Whole mount immunostaining for the low-affinity p75 NGF receptor, which marks undifferentiated NCC [16], revealed that NCCs were abnormally distributed in HIF-1α−/− embryos as early as E8.75. In WT embryos, NCCs were found at the neuro-epithelial junction in the forebrain at E8.5 (Fig. 2a), and subsequently migrated into the entire head (to become the future head mesenchyme) and into the first and second pharyngeal arch (to become the future pharyngeal arch mesenchyme) (Fig. 2b). At E9.5, p75 immunoreactivity became expressed more widespread in the brain, disappeared in the first pharyngeal arch (reflecting their differentiation) [16] and was detectable in the second and third pharyngeal arch and in the rostral half of each somite (Fig. 2c). In HIF-1α−/− embryos, a comparable p75-staining pattern was observed at E8.5 (Fig. 2d). Beyond E8.75 and at E9.5, p75-positive cells failed, however, to migrate and remained localized at the neuroepithelial junction (Fig. 2e). MEF2C, which has been previously documented in cephalic NCC at E9.25 [17], was present in the brain in WT embryos (Fig. 1i), but only detectable in localized regions in the hindbrain in E9.25 HIF-1α−/− embryos (Fig. 1k). The endothelin receptor-A (ETA), which marks ectomesenchyme after transformation of NCC [18], was detectable in the entire brain and in the pharyngeal arches at E9.25 in WT embryos, but not in E9.25 HIF-1α−/− embryos (Fig. 2g,h). Transcript levels of endothelin-1, which binds to ETA and is upregulated by HIF-1α, were also significantly lower in HIF-1α−/− than in WT embryos (Fig. 2i).

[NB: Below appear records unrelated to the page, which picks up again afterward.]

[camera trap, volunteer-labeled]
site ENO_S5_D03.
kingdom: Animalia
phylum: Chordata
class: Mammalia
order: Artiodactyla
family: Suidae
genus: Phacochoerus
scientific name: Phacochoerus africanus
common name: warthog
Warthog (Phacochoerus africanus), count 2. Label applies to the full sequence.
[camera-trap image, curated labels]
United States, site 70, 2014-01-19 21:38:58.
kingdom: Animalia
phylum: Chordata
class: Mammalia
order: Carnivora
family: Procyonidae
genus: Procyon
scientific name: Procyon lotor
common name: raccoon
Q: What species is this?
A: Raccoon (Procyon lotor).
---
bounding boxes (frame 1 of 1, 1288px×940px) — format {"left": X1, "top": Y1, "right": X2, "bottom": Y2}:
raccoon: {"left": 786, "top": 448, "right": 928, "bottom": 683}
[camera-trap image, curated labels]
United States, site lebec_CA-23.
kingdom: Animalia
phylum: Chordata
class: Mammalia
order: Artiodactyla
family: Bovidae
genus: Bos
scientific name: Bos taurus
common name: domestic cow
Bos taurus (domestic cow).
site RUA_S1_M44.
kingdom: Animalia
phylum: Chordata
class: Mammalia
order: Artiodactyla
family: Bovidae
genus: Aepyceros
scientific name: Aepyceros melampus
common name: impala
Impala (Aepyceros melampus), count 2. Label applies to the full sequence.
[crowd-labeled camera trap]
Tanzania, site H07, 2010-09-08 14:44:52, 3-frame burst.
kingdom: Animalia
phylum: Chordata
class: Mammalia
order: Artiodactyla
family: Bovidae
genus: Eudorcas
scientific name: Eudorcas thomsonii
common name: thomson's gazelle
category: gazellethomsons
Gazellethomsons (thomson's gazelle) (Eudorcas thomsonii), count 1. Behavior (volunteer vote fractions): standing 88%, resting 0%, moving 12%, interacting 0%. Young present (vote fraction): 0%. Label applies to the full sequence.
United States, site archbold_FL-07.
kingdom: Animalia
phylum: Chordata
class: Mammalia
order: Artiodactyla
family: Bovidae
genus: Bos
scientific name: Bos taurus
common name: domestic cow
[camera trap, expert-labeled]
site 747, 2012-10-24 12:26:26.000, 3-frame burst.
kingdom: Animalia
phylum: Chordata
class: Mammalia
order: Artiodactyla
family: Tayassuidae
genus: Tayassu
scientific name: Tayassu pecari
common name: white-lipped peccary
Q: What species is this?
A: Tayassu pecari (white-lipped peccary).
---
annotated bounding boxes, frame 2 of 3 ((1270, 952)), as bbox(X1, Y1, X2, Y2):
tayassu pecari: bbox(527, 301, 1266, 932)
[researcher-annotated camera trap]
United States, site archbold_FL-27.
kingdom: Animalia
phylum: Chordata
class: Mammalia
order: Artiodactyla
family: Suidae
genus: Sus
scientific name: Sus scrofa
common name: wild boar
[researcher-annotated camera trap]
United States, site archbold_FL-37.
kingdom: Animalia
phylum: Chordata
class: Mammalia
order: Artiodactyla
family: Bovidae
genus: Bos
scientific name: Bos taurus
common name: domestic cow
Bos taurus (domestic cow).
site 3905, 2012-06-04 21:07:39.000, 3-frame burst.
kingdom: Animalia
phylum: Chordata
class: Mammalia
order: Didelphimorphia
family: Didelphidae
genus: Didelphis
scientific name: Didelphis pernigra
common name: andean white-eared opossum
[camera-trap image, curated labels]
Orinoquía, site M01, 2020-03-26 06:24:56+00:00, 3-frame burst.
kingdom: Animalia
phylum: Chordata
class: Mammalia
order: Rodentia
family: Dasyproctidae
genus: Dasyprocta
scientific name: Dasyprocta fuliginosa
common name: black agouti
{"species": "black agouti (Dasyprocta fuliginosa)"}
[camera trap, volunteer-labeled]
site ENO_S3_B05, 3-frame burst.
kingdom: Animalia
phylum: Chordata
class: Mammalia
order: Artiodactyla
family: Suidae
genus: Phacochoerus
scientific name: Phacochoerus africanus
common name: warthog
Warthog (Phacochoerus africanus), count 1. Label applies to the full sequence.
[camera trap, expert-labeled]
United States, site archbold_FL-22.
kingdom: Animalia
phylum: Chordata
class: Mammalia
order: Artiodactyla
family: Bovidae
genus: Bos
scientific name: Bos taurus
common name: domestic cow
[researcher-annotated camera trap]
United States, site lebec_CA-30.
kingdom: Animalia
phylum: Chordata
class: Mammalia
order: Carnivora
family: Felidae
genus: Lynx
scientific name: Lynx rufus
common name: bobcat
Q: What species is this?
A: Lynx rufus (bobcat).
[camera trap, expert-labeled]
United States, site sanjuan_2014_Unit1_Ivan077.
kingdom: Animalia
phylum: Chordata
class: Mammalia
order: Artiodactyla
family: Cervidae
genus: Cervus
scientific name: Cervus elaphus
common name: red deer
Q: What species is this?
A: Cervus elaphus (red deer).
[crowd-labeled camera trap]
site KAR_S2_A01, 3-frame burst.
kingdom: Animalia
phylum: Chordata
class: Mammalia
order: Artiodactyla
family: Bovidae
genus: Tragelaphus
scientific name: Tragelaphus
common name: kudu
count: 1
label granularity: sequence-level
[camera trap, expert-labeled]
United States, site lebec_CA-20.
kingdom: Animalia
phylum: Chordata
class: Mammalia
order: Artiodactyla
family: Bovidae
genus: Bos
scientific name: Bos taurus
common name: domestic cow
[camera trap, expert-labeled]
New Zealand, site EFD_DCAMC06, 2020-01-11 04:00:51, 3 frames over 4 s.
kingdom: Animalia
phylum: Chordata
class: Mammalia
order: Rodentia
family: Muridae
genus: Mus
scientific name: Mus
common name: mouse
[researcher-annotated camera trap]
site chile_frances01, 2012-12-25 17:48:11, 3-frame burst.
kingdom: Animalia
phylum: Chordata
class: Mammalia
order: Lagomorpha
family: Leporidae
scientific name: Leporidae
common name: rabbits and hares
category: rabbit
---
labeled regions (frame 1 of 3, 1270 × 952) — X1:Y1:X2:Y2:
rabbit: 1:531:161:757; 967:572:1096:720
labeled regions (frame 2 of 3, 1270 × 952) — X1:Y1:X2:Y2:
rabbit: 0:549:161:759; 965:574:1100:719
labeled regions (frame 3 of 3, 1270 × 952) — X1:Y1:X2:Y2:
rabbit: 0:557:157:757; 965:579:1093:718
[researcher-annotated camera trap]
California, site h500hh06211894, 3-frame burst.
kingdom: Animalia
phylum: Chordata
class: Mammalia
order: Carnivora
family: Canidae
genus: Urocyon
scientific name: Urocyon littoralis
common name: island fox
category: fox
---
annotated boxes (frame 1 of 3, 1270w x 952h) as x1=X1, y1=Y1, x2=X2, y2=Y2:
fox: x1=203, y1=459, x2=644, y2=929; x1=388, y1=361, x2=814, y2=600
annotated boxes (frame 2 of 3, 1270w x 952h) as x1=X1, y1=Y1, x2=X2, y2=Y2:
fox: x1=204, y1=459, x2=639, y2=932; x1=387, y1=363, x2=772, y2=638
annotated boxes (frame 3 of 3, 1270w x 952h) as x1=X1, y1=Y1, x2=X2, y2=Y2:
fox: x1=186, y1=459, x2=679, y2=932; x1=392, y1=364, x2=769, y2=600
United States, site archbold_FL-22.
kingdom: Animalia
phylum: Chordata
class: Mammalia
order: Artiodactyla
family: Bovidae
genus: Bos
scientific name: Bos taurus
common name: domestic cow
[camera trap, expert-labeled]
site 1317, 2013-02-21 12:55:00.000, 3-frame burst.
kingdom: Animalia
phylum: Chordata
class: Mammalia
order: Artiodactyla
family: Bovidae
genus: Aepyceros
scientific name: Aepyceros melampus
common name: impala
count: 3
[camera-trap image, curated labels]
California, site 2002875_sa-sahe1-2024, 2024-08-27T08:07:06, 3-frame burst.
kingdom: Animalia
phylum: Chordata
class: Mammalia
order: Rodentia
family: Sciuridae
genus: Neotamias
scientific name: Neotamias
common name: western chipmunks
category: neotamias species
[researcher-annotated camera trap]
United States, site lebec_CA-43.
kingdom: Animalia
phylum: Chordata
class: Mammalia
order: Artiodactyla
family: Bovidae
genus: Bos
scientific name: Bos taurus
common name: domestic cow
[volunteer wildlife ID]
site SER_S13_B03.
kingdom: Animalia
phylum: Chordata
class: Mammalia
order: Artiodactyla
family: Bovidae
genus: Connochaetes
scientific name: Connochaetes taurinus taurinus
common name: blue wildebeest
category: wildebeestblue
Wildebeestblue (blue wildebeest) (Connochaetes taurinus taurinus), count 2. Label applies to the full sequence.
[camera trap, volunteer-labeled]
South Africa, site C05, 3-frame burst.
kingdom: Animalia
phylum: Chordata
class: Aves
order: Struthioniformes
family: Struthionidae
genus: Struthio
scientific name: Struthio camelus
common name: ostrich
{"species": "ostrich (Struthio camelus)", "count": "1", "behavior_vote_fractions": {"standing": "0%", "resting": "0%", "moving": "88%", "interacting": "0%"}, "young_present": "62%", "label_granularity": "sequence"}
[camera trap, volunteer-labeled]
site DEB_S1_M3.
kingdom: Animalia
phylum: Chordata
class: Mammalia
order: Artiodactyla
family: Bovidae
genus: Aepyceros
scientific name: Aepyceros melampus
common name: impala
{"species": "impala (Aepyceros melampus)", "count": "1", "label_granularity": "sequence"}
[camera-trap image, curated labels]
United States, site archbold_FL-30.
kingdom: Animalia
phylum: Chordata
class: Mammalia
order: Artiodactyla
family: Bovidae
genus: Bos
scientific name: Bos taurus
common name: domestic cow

To analyze whether impaired NCC migration is caused by mesenchymal cell death, 9–10 somite-staged embryos were incubated in Nile blue sulfate (NBS). At this stage, defects in neural crest migration were present in HIF-1α−/− embryos (Fig. 2j,k). In none of the heads of the 9–10 somite-staged embryos (n = 3) was NBS staining detectable, indicating that neural crest migration defects occur prior to neural crest cell death. In addition, TUNEL staining was combined with P75 staining. Whereas P75 staining clearly documented the presence of defects in neural crest migration in 9–10 somite-staged HIF-1α−/− embryos, TUNEL staining on sections of these embryos confirmed the absence of apoptotic cells in the head of HIF-1α−/− embryos (E8.75; n = 3) (Fig. 2k). In concordance with previous findings, apoptotic cells were observed in E9.5 HIF-1α−/− embryos (Fig. 2m). Therefore, although the primary defect in neural crest migration is not due to cell death, we cannot exclude the possibility that, during further development, cell death impaired neural crest cell migration.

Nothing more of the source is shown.